— Parts of the exercise —
A) Decide whether each statement agrees with the text on fixing Word corruption, answering yes or no and quoting the exact words of the text that settle it. (i) Converting a table to text and back loses less formatting than the Excel method. (ii) When fixing a corrupt paragraph, you should select the paragraph marker along with the text. (iii) Alt+Double-click selects the new table.
B) Repeat the part of the text on fixing Word corruption from "If using Word" up to and including "it will remain.".

If using Word 97 or above:
- If you have isolated the corruption to a particular table, either:
- Paste the table into Excel; delete the Word table; paste the Excel table back into Word, select the new table (Alt+Double-click), press Ctrl+Spacebar to remove the manual formatting, and reformat the table, or:
- Select Table + Convert Table to Text, select the text that results, and select Table + Convert Text to Table. This has the advantage that you lose much less formatting than using the Excel method, but the disadvantage that if a corruption is stored in a paragraph mark within the table, it will remain.
- If the table contains horizontally merged cells, it's best to recreate a few rows at a time – for instance, if using method (b), then after converting the table to text, select contiguous rows that have equal numbers of columns, convert them to a table, and keep doing this until you have converted all the text to individual tables (which will automatically merge themselves into a single table).
- If you have isolated the corruption to a particular paragraph, select the text in the paragraph, but be careful not to select the paragraph marker (the paragraph marker is a property container, and that's where the corruption is stored). Paste into a new document. Delete the corrupt paragraph. Paste back from the new document to the old one.

[Spatial grounding data]
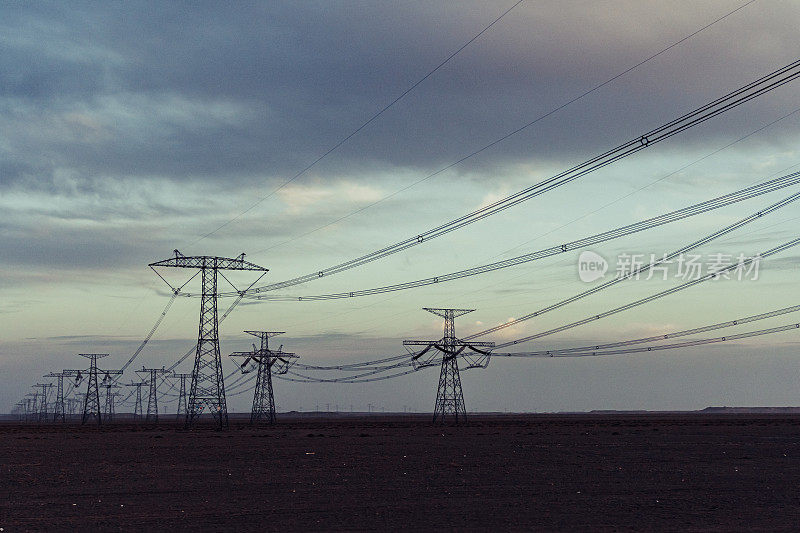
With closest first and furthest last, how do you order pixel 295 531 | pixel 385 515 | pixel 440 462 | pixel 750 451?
pixel 295 531 → pixel 385 515 → pixel 440 462 → pixel 750 451

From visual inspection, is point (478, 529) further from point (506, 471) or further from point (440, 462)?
point (440, 462)

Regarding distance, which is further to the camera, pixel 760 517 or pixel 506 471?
pixel 506 471

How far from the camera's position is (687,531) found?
19.8m

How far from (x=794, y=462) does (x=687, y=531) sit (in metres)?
26.5

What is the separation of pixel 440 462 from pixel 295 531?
73.3ft

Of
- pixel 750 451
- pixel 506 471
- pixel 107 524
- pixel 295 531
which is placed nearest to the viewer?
pixel 295 531

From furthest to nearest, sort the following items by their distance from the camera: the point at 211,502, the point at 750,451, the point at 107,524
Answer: the point at 750,451 → the point at 211,502 → the point at 107,524

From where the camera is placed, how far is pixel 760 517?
2220 cm

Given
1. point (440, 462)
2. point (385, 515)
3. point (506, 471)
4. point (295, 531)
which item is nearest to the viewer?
point (295, 531)

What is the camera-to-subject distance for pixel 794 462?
42375mm

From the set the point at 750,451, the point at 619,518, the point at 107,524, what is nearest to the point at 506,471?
the point at 619,518

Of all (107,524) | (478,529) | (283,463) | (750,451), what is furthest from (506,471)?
(750,451)

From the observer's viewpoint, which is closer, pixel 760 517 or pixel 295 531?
pixel 295 531

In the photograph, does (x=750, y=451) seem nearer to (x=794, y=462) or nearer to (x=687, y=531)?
(x=794, y=462)
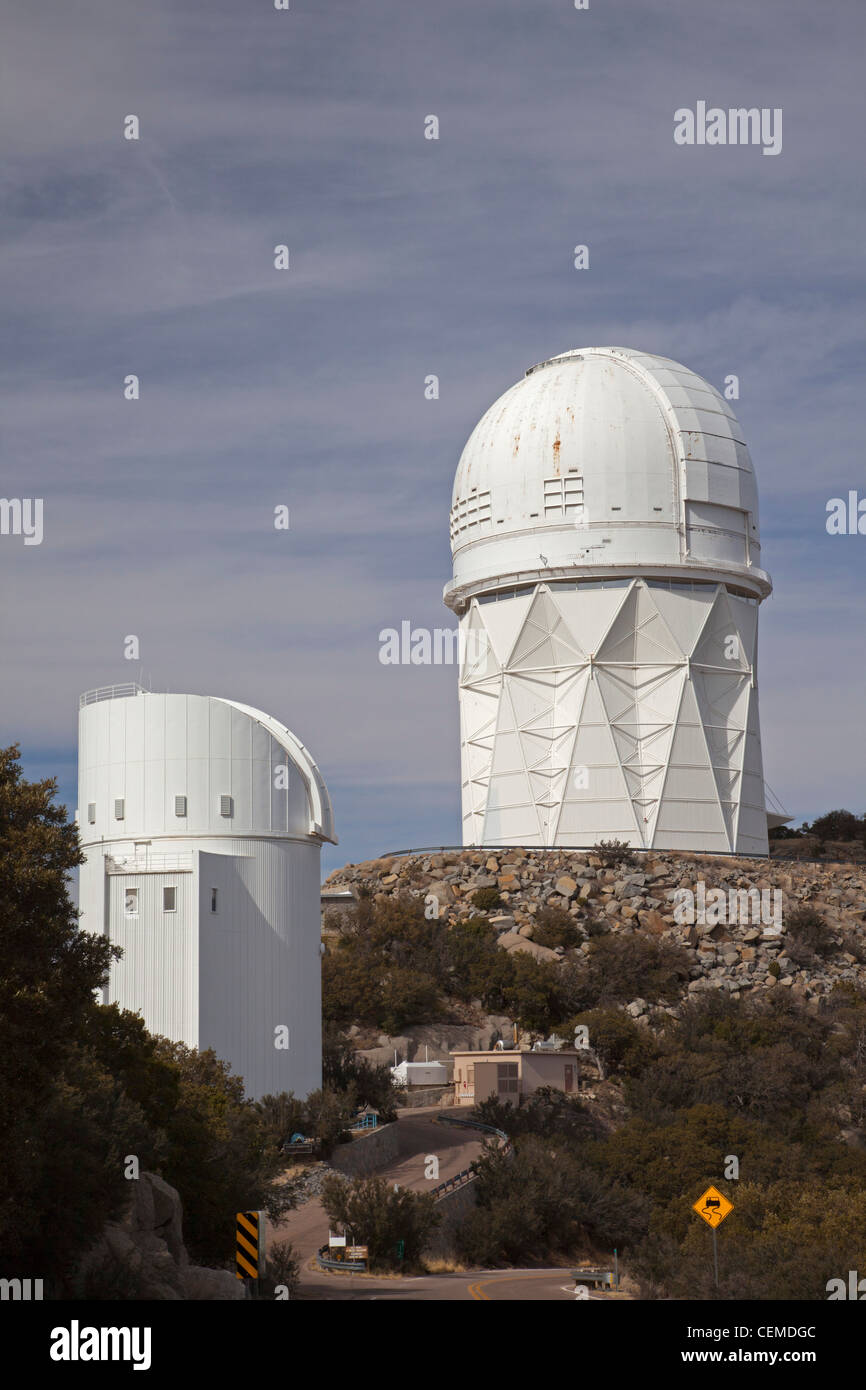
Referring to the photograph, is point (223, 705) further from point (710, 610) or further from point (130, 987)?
point (710, 610)

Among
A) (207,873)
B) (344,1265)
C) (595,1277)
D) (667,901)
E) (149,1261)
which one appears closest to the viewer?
(149,1261)

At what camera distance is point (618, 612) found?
2183 inches

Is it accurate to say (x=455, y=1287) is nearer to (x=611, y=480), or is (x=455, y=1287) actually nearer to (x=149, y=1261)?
(x=149, y=1261)

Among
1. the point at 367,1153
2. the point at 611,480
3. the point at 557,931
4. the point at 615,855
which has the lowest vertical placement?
the point at 367,1153

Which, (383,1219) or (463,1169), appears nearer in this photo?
(383,1219)

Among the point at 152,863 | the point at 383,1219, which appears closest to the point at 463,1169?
the point at 383,1219

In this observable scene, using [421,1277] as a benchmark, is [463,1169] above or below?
above

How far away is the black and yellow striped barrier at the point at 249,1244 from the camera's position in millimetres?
20016

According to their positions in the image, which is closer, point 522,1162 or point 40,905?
point 40,905

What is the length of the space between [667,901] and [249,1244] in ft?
111

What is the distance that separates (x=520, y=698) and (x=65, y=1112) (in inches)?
1513
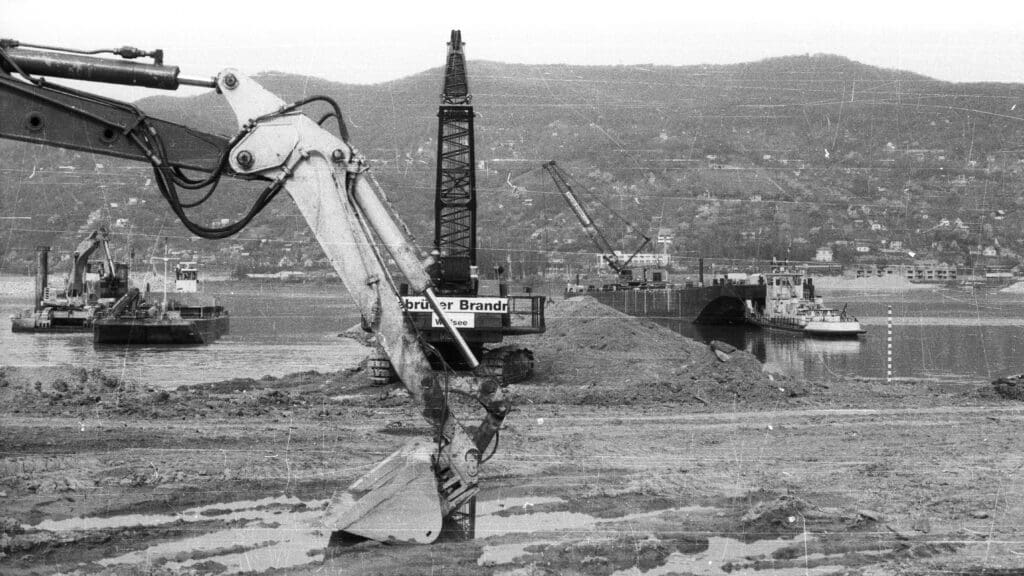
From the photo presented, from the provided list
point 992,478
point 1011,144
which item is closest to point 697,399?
point 992,478

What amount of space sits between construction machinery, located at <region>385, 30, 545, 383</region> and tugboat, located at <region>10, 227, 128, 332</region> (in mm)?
27818

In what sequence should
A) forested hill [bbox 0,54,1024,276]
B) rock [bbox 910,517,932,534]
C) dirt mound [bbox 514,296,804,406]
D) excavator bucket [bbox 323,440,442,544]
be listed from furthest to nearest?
forested hill [bbox 0,54,1024,276] < dirt mound [bbox 514,296,804,406] < rock [bbox 910,517,932,534] < excavator bucket [bbox 323,440,442,544]

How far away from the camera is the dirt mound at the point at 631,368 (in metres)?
18.9

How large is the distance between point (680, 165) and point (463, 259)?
337ft

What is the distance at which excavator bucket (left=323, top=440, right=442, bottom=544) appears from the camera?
866 centimetres

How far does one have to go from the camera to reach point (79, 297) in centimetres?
5075

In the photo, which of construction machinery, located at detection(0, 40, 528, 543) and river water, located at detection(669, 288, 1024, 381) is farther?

— Solved tasks —
A)
(i) Yes: "This has the advantage that you lose much less formatting than using the Excel method"
(ii) No: "be careful not to select the paragraph marker"
(iii) Yes: "select the new table (Alt+Double-click)"

B)
If using Word 97 or above:
- If you have isolated the corruption to a particular table, either:
- Paste the table into Excel; delete the Word table; paste the Excel table back into Word, select the new table (Alt+Double-click), press Ctrl+Spacebar to remove the manual formatting, and reformat the table, or:
- Select Table + Convert Table to Text, select the text that results, and select Table + Convert Text to Table. This has the advantage that you lose much less formatting than using the Excel method, but the disadvantage that if a corruption is stored in a paragraph mark within the table, it will remain.